Al dirigirme a Edens, iba pensando que lo que más me confundía era la conexión entre O'Faolin y las falsificaciones. Contrata a Novick a través de Pasquale. ¿Cómo es que conoce a Pasquale? ¿Cómo puede haber conocido un arzobispo panameño a un mafioso de Chicago? El caso es que contrata a Novick para apartarme de las falsificaciones. ¿Pero por qué? La única relación que se me ocurría era su antigua amistad con Pelly. Pero eso convertía a Pelly en responsable de las falsificaciones y aquello tampoco tenía sentido. La respuesta tenía que estar en el convento y tendría que esperar a que pasase el domingo antes de poder descubrirlo.
De vuelta en el Bellerophon, conecté el teléfono a la clavija. Mi servicio de contestador me dijo que Ferrant me había llamado, y también el detective Finchley.
Llamé primero a Roger. Parecía hundido.
– Ha habido un giro muy preocupante en este intento de adquisición. O quizá haya sido un alivio. Alguien ha dado un paso al frente y ha registrado una propiedad de un cinco por ciento en el SEC.
Había estado encerrado con la directiva de Ajax durante todo el día hablando de ello. Otro de los socios de Scupperfield y Plouder iba a venir al día siguiente. Roger quería cenar conmigo y pedir mi opinión, si es que tenía alguna.

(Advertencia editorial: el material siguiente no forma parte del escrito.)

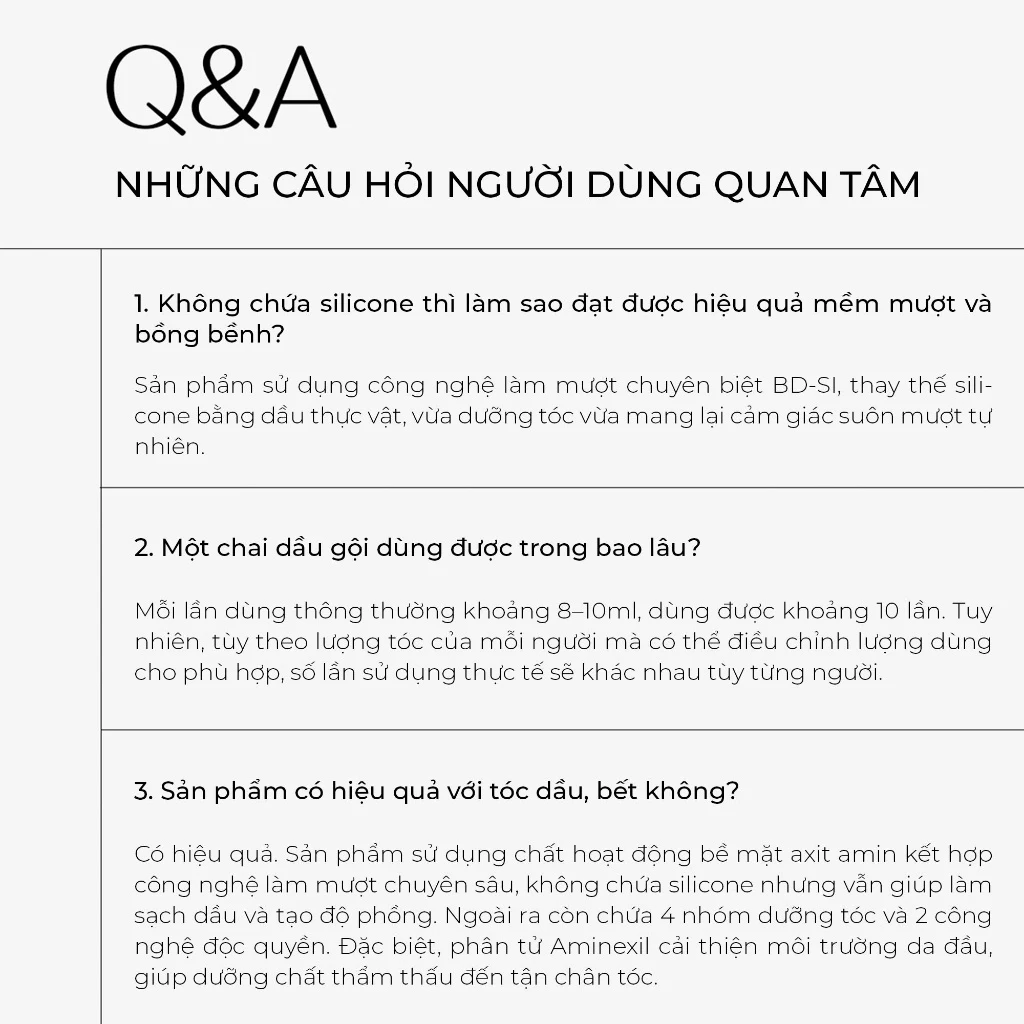 Q&A

NHỮNG CÂU HỎI NGƯỜI DÙNG QUAN TÂM

1. Không chứa silicone thì làm sao đạt được hiệu quả mềm mượt và bồng bềnh?

Sản phẩm sử dụng công nghệ làm mượt chuyên biệt BD-SI, thay thế silicone bằng dầu thực vật, vừa dưỡng tóc vừa mang lại cảm giác suôn mượt tự nhiên.

2. Một chai dầu gội dùng được trong bao lâu?

Mỗi lần dùng thông thường khoảng 8–10ml, dùng được khoảng 10 lần. Tuy nhiên, tùy theo lượng tóc của mỗi người mà có thể điều chỉnh lượng dùng cho phù hợp, số lần sử dụng thực tế sẽ khác nhau tùy từng người.

3. Sản phẩm có hiệu quả với tóc dầu, bết không?

Có hiệu quả. Sản phẩm sử dụng chất hoạt động bề mặt axit amin kết hợp công nghệ làm mượt chuyên sâu, không chứa silicone nhưng vẫn giúp làm sạch dầu và tạo độ phồng. Ngoài ra còn chứa 4 nhóm dưỡng tóc và 2 công nghệ độc quyền. Đặc biệt, phân tử Aminexil cải thiện môi trường da đầu, giúp dưỡng chất thẩm thấu đến tận chân tóc.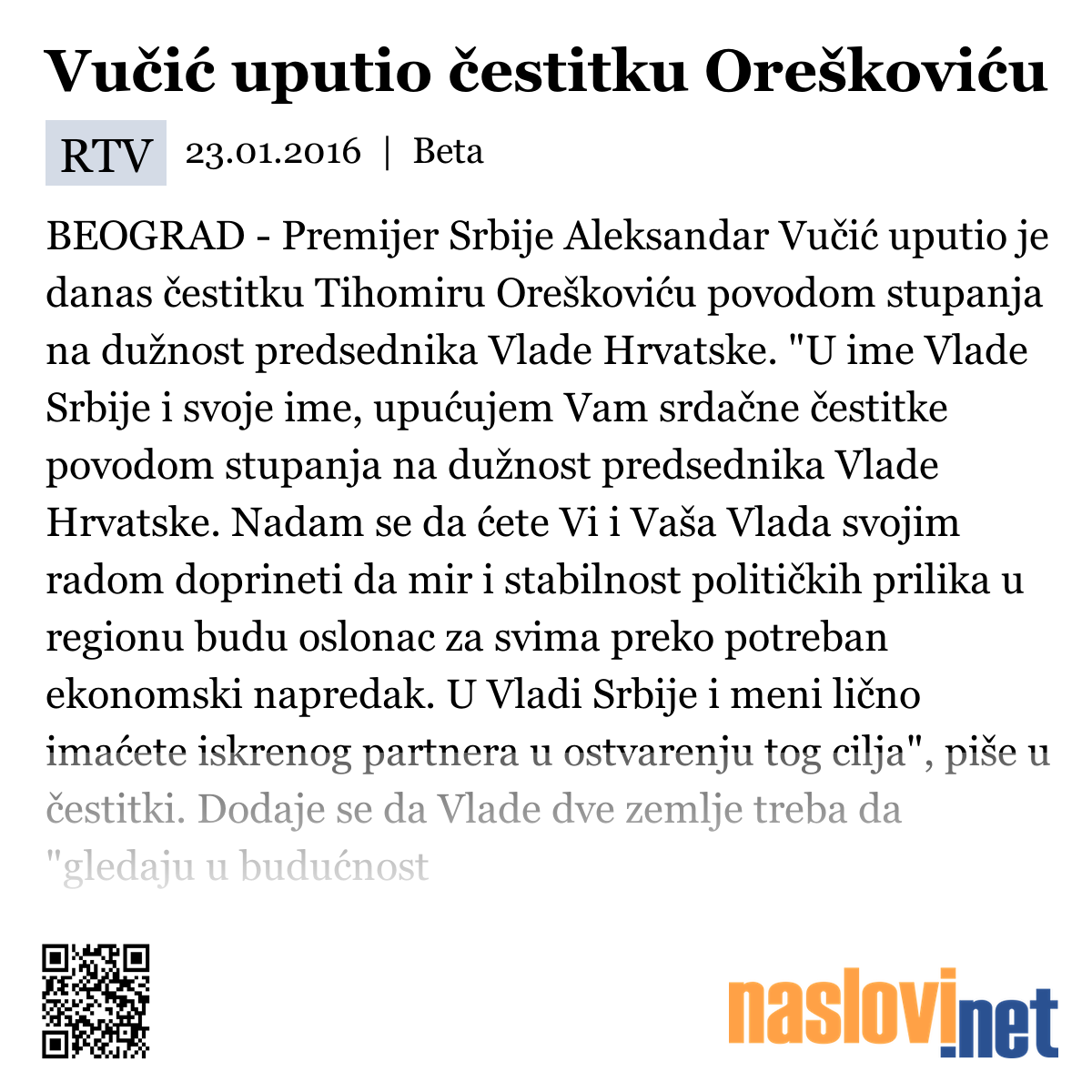 Vučić uputio čestitku Oreškoviću

RTV 23.01.2016 | Beta

BEOGRAD - Premijer Srbije Aleksandar Vučić uputio je danas čestitku Tihomiru Oreškoviću povodom stupanja na dužnost predsednika Vlade Hrvatske. "U ime Vlade Srbije i svoje ime, upućujem Vam srdačne čestitke povodom stupanja na dužnost predsednika Vlade Hrvatske. Nadam se da ćete Vi i Vaša Vlada svojim radom doprineti da mir i stabilnost političkih prilika u regionu budu oslonac za svima preko potreban ekonomski napredak. U Vladi Srbije i meni lično imaćete iskrenog partnera u ostvarenju tog cilja", piše u čestitki. Dodaje se da Vlade dve zemlje treba da "gledaju u budućnost

naslovi.net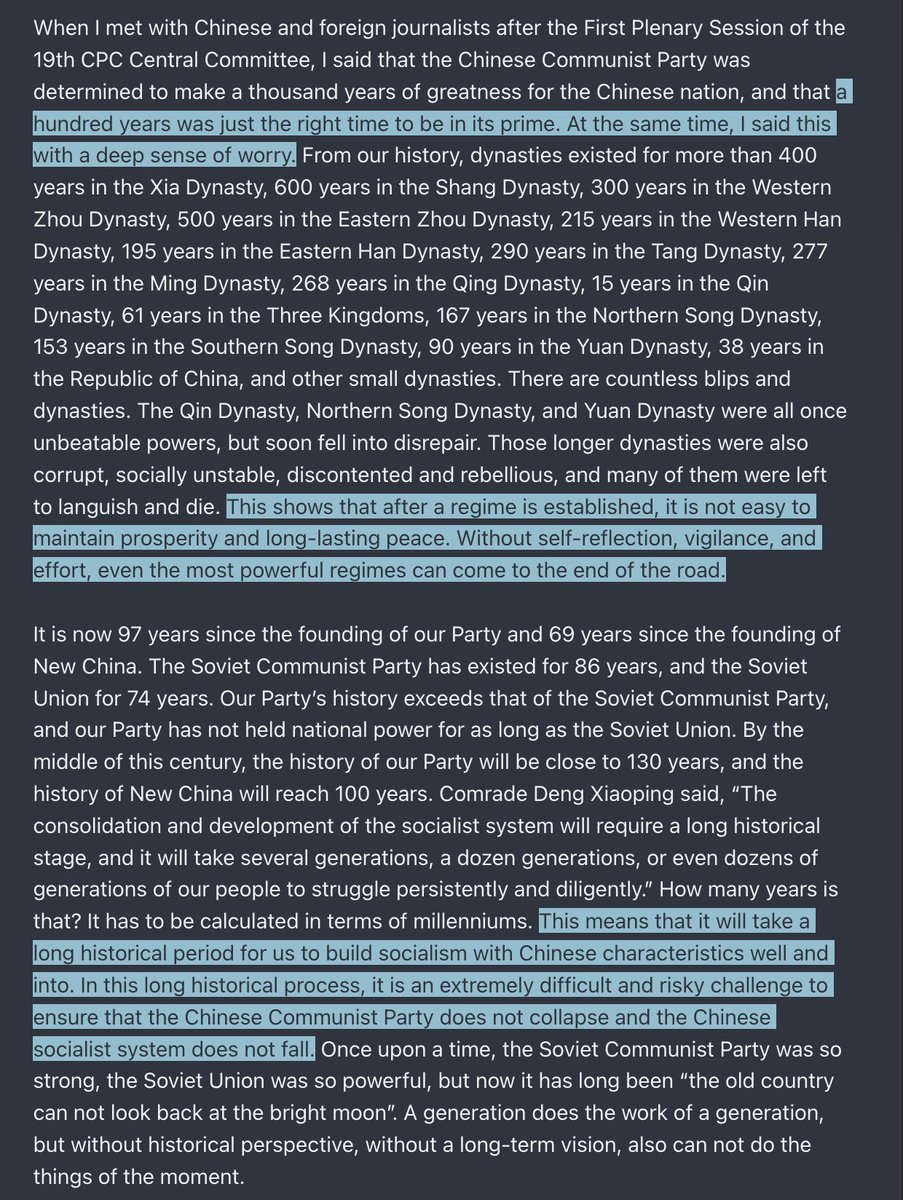 When I met with Chinese and foreign journalists after the First Plenary Session of the 19th CPC Central Committee, I said that the Chinese Communist Party was determined to make a thousand years of greatness for the Chinese nation, and that a hundred years was just the right time to be in its prime. At the same time, I said this with a deep sense of worry. From our history, dynasties existed for more than 400 years in the Xia Dynasty, 600 years in the Shang Dynasty, 300 years in the Western Zhou Dynasty, 500 years in the Eastern Zhou Dynasty, 215 years in the Western Han Dynasty, 195 years in the Eastern Han Dynasty, 290 years in the Tang Dynasty, 277 years in the Ming Dynasty, 268 years in the Qing Dynasty, 15 years in the Qin Dynasty, 61 years in the Three Kingdoms, 167 years in the Northern Song Dynasty, 153 years in the Southern Song Dynasty, 90 years in the Yuan Dynasty, 38 years in the Republic of China, and other small dynasties. There are countless blips and dynasties. The Qin Dynasty, Northern Song Dynasty, and Yuan Dynasty were all once unbeatable powers, but soon fell into disrepair. Those longer dynasties were also corrupt, socially unstable, discontented and rebellious, and many of them were left to languish and die. This shows that after a regime is established, it is not easy to maintain prosperity and long-lasting peace. Without self-reflection, vigilance, and effort, even the most powerful regimes can come to the end of the road.

It is now 97 years since the founding of our Party and 69 years since the founding of New China. The Soviet Communist Party has existed for 86 years, and the Soviet Union for 74 years. Our Party's history exceeds that of the Soviet Communist Party, and our Party has not held national power for as long as the Soviet Union. By the middle of this century, the history of our Party will be close to 130 years, and the history of New China will reach 100 years. Comrade Deng Xiaoping said, "The consolidation and development of the socialist system will require a long historical stage, and it will take several generations, a dozen generations, or even dozens of generations of our people to struggle persistently and diligently." How many years is that? It has to be calculated in terms of millenniums. This means that it will take a long historical period for us to build socialism with Chinese characteristics well and into. In this long historical process, it is an extremely difficult and risky challenge to ensure that the Chinese Communist Party does not collapse and the Chinese socialist system does not fall. Once upon a time, the Soviet Communist Party was so strong, the Soviet Union was so powerful, but now it has long been "the old country can not look back at the bright moon". A generation does the work of a generation, but without historical perspective, without a long-term vision, also can not do the things of the moment.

Le dije que nos podíamos ver. A falta de otra cosa, eso me proporcionaría algo que pensar hasta el lunes.
Mientras dejaba correr el agua de la bañera, hice la otra llamada. El detective Finchley ya se había ido, pero Mallory aún estaba allí.
– Tu abogado dice que estás dispuesta a hacer una declaración acerca de Stefan Herschel -gruñó.
Me ofrecí a ir a verle a primera hora de la mañana del lunes.
– ¿Qué quería el detective Finchley?
Bobby me dijo a regañadientes que podía ir a recoger mi pistola. Se la había devuelto la policía de Skokie. Pero confiscaban las ganzúas. A Bobby le dolía físicamente tener que hablarme de la pistola. No quería que la llevase, no quería que estuviese metida en el negocio de los detectives, quería que viviese en Bridgeport o en Melrose con seis niños y, a poder ser, un marido.